▸ **Task**
Although the data below holds other lines too, output only those from the line with "Line Up Your Organizational Goals" up to and including the line with "③ You do not", exactly as they appear.
[Extracted records — start]
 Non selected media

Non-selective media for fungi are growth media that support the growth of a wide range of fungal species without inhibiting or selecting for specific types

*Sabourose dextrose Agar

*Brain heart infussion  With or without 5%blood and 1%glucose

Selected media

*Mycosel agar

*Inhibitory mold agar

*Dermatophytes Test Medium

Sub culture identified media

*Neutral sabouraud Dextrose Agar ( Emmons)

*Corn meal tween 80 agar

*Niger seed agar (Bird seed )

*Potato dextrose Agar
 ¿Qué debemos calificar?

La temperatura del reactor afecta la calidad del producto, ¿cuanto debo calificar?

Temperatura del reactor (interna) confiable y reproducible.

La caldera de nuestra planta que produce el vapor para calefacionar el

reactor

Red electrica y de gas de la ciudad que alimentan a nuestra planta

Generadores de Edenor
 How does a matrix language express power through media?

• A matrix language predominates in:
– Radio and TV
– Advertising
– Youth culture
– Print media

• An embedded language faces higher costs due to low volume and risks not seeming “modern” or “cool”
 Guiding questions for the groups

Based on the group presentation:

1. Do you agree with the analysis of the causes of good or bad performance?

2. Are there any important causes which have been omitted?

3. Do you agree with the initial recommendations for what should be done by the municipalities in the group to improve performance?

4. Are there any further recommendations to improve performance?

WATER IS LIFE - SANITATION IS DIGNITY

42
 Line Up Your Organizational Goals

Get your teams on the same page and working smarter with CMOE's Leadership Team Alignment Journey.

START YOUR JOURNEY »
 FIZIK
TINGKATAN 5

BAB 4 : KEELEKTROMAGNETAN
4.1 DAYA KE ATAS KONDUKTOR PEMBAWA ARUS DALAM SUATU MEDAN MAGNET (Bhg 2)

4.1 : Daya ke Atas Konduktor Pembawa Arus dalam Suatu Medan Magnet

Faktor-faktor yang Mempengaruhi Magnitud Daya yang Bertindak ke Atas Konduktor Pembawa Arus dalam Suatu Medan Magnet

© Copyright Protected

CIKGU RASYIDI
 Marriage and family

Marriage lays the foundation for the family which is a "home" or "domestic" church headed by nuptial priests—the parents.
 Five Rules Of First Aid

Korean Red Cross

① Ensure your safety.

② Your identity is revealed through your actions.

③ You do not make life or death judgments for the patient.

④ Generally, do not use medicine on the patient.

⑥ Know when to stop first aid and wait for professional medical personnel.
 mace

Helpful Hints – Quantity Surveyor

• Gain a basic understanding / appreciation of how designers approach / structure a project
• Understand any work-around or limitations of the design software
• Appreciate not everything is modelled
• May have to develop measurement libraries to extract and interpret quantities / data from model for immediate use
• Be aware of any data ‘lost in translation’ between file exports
[Extracted records — finish]
▸ **Finished task**
 Line Up Your Organizational Goals

Get your teams on the same page and working smarter with CMOE's Leadership Team Alignment Journey.

START YOUR JOURNEY »
 FIZIK
TINGKATAN 5

BAB 4 : KEELEKTROMAGNETAN
4.1 DAYA KE ATAS KONDUKTOR PEMBAWA ARUS DALAM SUATU MEDAN MAGNET (Bhg 2)

4.1 : Daya ke Atas Konduktor Pembawa Arus dalam Suatu Medan Magnet

Faktor-faktor yang Mempengaruhi Magnitud Daya yang Bertindak ke Atas Konduktor Pembawa Arus dalam Suatu Medan Magnet

© Copyright Protected

CIKGU RASYIDI
 Marriage and family

Marriage lays the foundation for the family which is a "home" or "domestic" church headed by nuptial priests—the parents.
 Five Rules Of First Aid

Korean Red Cross

① Ensure your safety.

② Your identity is revealed through your actions.

③ You do not make life or death judgments for the patient.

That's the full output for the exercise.